There’d been an automobile accident somewhere near the Maine border, so Simon rated a low priority in the emergency room; that was fine with all of us, because the longer it took for Simon to get his tetanus shot and his stitches, the longer we would be away from the deer flies and the mosquitoes and the heat. Simon even pretended not to

know if he was allergic to anything; Aunt Martha and Uncle Alfred had to be called, and that took more time. Noah started flirting with one of the nurses; with any luck, Noah knew, we could fart around the whole rest of the day, and never go back to work.

One of the less-mangled victims of the auto accident sat in the waiting room with us. He was someone Noah and Simon knew vaguely—a type not uncommon in the north country, one of those ski bums who don’t seem to know what to do with themselves when there isn’t any snow. This was a guy who’d been drinking a bottle of beer when one car hit another; he’d been the driver of one of the cars, he said, and the bottleneck had broken in his mouth on impact—he had lacerations on the roof of his mouth, and his gums were slashed, and the broken neck of the bottle had pierced his cheek. He proudly showed us the lacerations inside his mouth, and the hole in his cheek—all the while mopping up his mouth and face with a blood-soaked wad of gauze, which he periodically wrung out in a blood-soaked towel. He was precisely the sort of north country lunatic who gave Hester great disdain for Sawyer Depot, and led her to maintain her residence in the college community of Durham year-round.
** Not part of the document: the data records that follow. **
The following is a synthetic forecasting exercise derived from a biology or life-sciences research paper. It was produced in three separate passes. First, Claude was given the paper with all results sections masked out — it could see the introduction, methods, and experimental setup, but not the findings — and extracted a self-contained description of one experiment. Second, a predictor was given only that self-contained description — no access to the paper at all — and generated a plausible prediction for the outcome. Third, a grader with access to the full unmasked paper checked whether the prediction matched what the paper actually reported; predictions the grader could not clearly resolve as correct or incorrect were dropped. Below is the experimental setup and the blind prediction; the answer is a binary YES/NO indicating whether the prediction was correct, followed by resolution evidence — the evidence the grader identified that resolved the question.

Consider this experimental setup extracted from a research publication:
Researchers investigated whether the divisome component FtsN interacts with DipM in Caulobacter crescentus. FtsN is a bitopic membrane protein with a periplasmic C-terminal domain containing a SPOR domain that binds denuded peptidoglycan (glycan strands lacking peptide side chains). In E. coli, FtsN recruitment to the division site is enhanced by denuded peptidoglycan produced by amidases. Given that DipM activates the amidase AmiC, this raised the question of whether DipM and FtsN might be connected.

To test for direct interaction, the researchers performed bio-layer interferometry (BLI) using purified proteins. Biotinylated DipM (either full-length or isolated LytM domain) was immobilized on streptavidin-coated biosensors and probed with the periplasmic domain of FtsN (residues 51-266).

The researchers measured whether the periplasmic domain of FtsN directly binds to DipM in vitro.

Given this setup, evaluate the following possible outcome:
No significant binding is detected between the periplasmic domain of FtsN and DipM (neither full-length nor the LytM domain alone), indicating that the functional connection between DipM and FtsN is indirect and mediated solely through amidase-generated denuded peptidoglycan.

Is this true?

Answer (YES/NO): NO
“Did you hear about Marilyn Monroe?” the ski bum asked us.

We were prepared for a dirty joke—an absolutely filthy joke. The ski bum’s smile was a bleeding gash in his face; his smile was the repulsive equal to his gaping wound in his cheek. He was lascivious, depraved—our much-appreciated holiday in the emergency room had taken a nasty turn. We tried to ignore him.
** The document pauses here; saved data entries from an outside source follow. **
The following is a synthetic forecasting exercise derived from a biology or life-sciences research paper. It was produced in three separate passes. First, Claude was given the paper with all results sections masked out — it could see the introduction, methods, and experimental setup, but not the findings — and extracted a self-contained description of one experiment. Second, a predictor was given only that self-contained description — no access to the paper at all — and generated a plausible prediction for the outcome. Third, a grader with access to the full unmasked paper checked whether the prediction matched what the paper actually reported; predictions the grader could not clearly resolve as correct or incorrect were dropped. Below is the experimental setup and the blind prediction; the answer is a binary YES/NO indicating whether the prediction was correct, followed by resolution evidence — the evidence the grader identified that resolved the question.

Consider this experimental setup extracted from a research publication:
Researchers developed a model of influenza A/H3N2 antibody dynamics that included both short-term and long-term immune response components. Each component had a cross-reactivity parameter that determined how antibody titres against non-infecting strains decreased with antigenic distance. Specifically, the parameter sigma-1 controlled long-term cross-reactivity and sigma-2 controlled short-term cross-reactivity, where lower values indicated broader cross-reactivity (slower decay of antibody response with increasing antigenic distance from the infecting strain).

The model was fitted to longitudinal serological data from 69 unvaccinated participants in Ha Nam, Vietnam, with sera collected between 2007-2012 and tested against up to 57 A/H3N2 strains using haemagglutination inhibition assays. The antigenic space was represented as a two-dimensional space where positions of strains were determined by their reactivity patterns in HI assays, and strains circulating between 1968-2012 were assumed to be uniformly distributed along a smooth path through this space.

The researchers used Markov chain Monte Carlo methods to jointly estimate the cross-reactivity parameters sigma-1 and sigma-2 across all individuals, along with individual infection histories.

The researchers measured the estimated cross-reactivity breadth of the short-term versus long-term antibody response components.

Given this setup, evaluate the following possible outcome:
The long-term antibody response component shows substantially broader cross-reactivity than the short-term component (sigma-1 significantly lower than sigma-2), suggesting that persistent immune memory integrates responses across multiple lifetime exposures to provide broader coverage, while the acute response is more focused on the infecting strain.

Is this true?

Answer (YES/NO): NO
“Did you hear about Marilyn Monroe?” he asked us again. Suddenly, it didn’t sound like a joke. Maybe it’s about the Kennedys! I thought.

“No. What about her?” I said.

“She’s dead,” the ski bum said. He took such a sadistic pleasure in his announcement, his smile appeared to pump the blood out of his mouth and the hole in his cheek; I thought that he was as pleased by the shock value of what he had to say as he was thrilled by the spectacle of wringing his own blood from the sodden gauze pad into the sodden towel. Forever after, I would see his bleeding face whenever I imagined how Larry Lish and his mother must have responded to this news; how eagerly, how greedily they must have spread the word! “Have you heard? You mean, you haven’t heard!” The rapture of so much amateur conjecturing and surmising would flush their faces as irrepressibly as blood!

“How?” I asked the ski bum.

“An overdose,” he said; he sounded disappointed—as if he’d been hoping for something bloodier. “Maybe it was an accident, maybe it was suicide,” he said.